Para o CEO da divisão Bovinos Brasil do grupo Marfrig, Andrew Murchie, o incremento na produção de carne é uma tarefa para toda a cadeia produtiva, da nutrição mais caprichada a uma genética mais apurada. “Com genética diferenciada, o produtor passa a ter um gado mais precoce, de melhor conversão alimentar”, diz Murchie. “Os gaúchos precisam estabelecer essa meta.” Dos 2,1 milhões de animais abatidos pelo Marfrig no ano passado, 300 mil vieram de bovinos de raças europeias em todo o País. O Rio Grande do Sul respondeu por 20% desse abate. “Mas queremos mais”, afirma Murchie.

Além de grandes produtores, como é o caso da Estância Guatambu, a genética pode vir de pequenas criações. Uma das proprieades na rota do rally, a fazenda São Manoel, em Santa Maria, do pecuarista Luiz Fernando Cezar da Silva, vem melhorando a produção de touros através da adubação dos pastos, da integração com a lavoura de soja há oito anos e também com a suplementação alimentar nos cochos. Com isso, de uma lotação de dois animais por hectare, Silva acredita que pode chegar a cinco animais ainda este ano. “Com a intensificação agrego valor à produção dos touros”, diz ele. O produtor tem garantido um aumento da receita de 12% ao ano com os reprodutores, desde 2008. Em 2015 ele faturou R$ 600 mil com  esses animais. “Agora, quero irrigar a área de pasto”, diz Silva. “Vou ter mais grãos e touros muito melhores e mais precoces para vender.”
==============================
§ **Objetivo a**: Cada afirmação abaixo está de acordo com o trecho do documento? Responda sim ou não a cada uma e cite literalmente as palavras do trecho que decidem a resposta. (i) O Marfrig abateu 2,1 milhões de animais no ano passado. (ii) O Rio Grande do Sul respondeu por 30% do abate de bovinos de raças europeias do Marfrig. (iii) Na fazenda São Manoel, a integração é feita com a lavoura de milho.

Registros de perguntas espaciais:
==============================
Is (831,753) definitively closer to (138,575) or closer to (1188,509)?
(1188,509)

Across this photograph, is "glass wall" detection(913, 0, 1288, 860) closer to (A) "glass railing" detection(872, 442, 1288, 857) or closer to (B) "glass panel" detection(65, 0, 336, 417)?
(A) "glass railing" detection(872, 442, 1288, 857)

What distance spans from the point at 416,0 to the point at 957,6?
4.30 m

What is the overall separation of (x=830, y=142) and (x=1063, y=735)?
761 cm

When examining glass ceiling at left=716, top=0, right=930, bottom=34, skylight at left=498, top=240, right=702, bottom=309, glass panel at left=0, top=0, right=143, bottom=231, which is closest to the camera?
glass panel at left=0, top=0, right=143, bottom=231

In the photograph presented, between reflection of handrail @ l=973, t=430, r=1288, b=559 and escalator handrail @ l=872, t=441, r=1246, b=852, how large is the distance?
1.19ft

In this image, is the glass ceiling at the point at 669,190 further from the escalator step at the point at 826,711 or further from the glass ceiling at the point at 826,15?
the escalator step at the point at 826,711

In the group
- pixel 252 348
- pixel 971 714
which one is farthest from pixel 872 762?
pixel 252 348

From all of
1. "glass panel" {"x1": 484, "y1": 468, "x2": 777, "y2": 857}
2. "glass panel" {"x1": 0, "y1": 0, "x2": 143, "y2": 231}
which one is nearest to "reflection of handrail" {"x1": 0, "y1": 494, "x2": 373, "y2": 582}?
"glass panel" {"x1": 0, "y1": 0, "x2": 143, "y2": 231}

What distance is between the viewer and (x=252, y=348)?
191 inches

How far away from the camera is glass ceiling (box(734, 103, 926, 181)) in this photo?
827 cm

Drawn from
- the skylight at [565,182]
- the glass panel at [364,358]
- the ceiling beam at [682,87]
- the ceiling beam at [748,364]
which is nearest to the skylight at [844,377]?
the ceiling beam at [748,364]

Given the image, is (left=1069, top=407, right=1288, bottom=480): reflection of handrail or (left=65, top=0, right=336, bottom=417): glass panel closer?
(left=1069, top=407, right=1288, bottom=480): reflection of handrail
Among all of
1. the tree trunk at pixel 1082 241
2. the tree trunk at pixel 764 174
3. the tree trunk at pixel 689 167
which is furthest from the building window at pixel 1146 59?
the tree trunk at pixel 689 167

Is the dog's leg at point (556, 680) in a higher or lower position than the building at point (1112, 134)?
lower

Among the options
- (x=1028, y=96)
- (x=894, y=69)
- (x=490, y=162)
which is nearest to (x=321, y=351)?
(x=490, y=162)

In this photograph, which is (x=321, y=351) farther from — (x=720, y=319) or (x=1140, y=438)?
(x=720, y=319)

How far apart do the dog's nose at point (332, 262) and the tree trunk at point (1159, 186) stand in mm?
==============================
§ **Objetivo b**: Quais linhas acima contêm a palavra "step"? Retorne cada uma por inteiro, respeitando a diferença entre maiúsculas e minúsculas.

§ **Resposta a**:
(i) Sim: "Dos 2,1 milhões de animais abatidos pelo Marfrig no ano passado"
(ii) Não: "O Rio Grande do Sul respondeu por 20% desse abate."
(iii) Não: "da integração com a lavoura de soja há oito anos"

§ **Resposta b**:
In this image, is the glass ceiling at the point at 669,190 further from the escalator step at the point at 826,711 or further from the glass ceiling at the point at 826,15?
the escalator step at the point at 826,711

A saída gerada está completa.